Online shopping, the study says, “is not yet a consistently more convenient experience than in-store shopping in the consumer's mind – a gap that is limiting the broader adoption of online grocery shopping.  Grocers that can deliver higher levels of convenience through online grocery shopping and shape consumers' digital habits have a rare opportunity to edge out their competition.”

Consistency - or rather, lack of it - seems to be key. A related survey, the study says, “reveals that penetration hovers at a mere 3 percent.  According to the research, that's because while just 25 percent of consumers surveyed said they used an online grocery service in the last year, only 26 percent of those users, or 6 percent of all consumers, say they have been placing online orders more than once a month.”

Stephen Caine, a leader in Bain & Company's Retail practice, explains the disconnect this way: “Traditional grocers have decades of experience optimizing their physical stores to align with how shoppers think – training them to navigate store shelves to easily find what they are looking for, making it easy for them to make trade-offs between products, and providing inspiration when they want to try something new.  Online grocery shopping has not yet found a way to digitally replicate these cues simply and intuitively.”
KC's View:
That’s not to say it can’t happen … just that it hasn’t happened yet, because traditional retailers have not yet been able to create what Google and Bain call “an intuitive and frictionless shopping experience from start to finish.”
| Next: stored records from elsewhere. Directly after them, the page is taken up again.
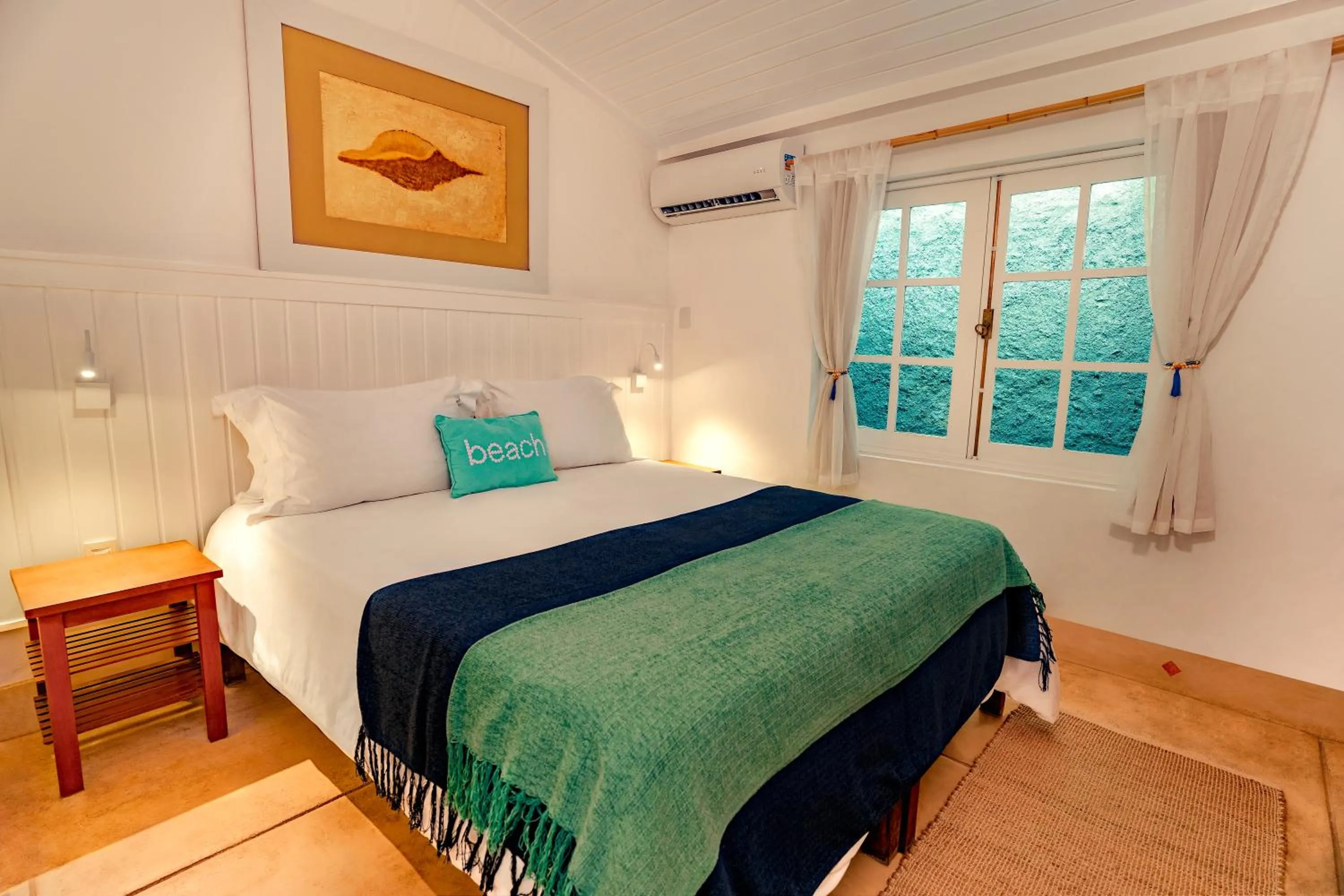 Bed in Pousada Maré Búzios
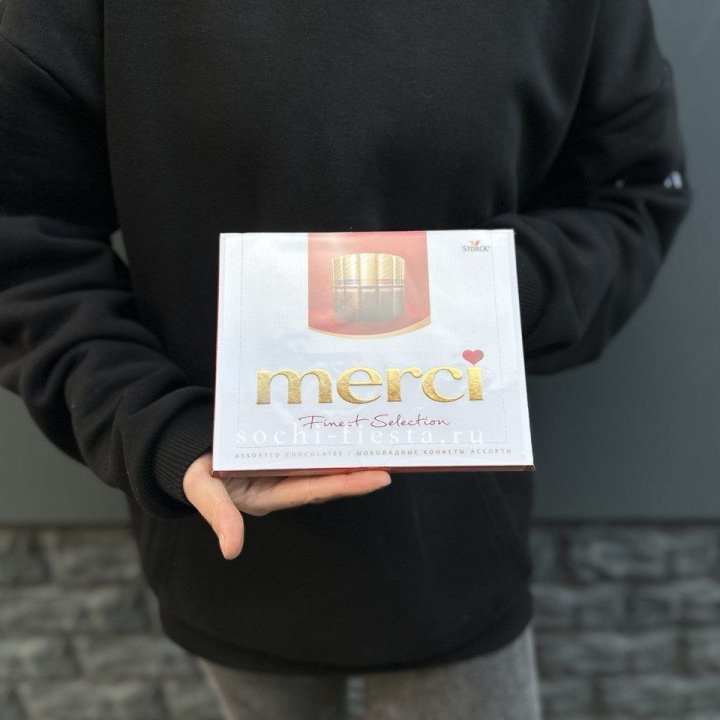 Шоколадные конфеты Мерси в Абакане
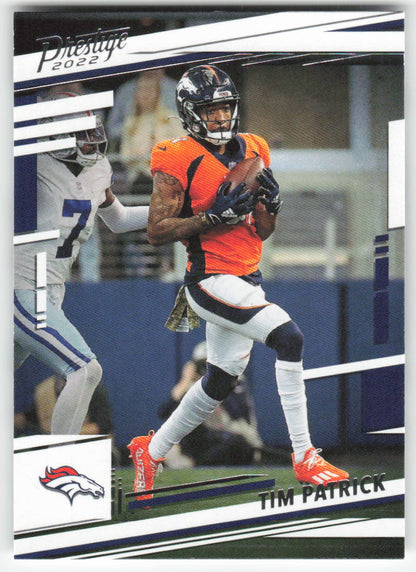 2022 Panini Prestige #89 Tim Patrick Denver Broncos FB1-129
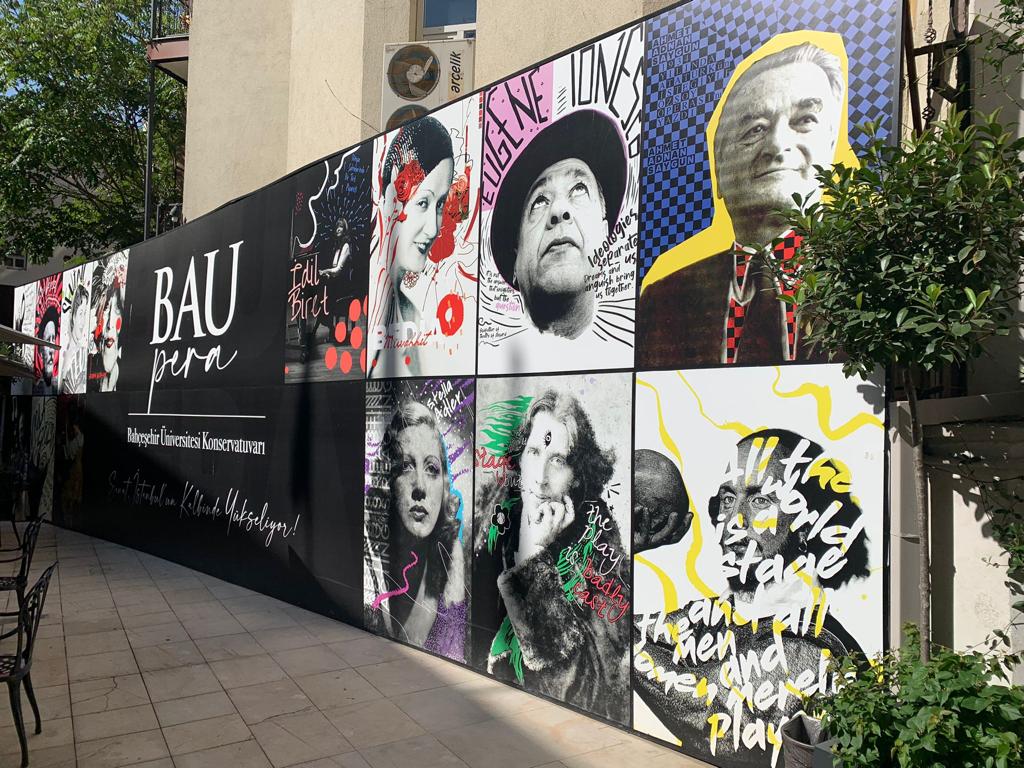 BAU Konservatuar Açılış Töreni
I do think that it is interesting the degree to which consumers - nine out of 10 surveyed - say that if they’re going to shop for groceries online, they’d tend to be more trusting of a traditional bricks-and-mortar retailer … a level of trust has been established, and those retailers can take advantage of it.

It also is curious to me how less than half those surveyed said that shopping for groceries online saved them time … which, I have to admit, is counter to my experience. I wonder if there is a perception issue here - we buy a number of packaged goods online (mostly from Amazon, many of them using its Subscribe & Save automatic replenishment program), but I still go to the store to buy fresh foods; those visits may be as frequent, though I think of them as being more targeted. (I also want to be careful not to cast my own experience as being typical. I don’t do “big shops” the way I did when we had little kids, but instead tend to go to the store almost every day to pick up some salmon, or some crab cakes, or fresh spinach for salad.) I still think I have more time to do other stuff … but I think of e-grocery more as improving the quality of my life, not the quantity of my time.

I do agree with the general conclusion - that retailers that want to be effective online have to figure out ways to be better at it. (The same goes for the in-store experience, by the way.) It may be that one of the things that retailers have to do is change the ways in which they define e-grocery’s advantages, in addition to making the experience more intuitive and frictionless.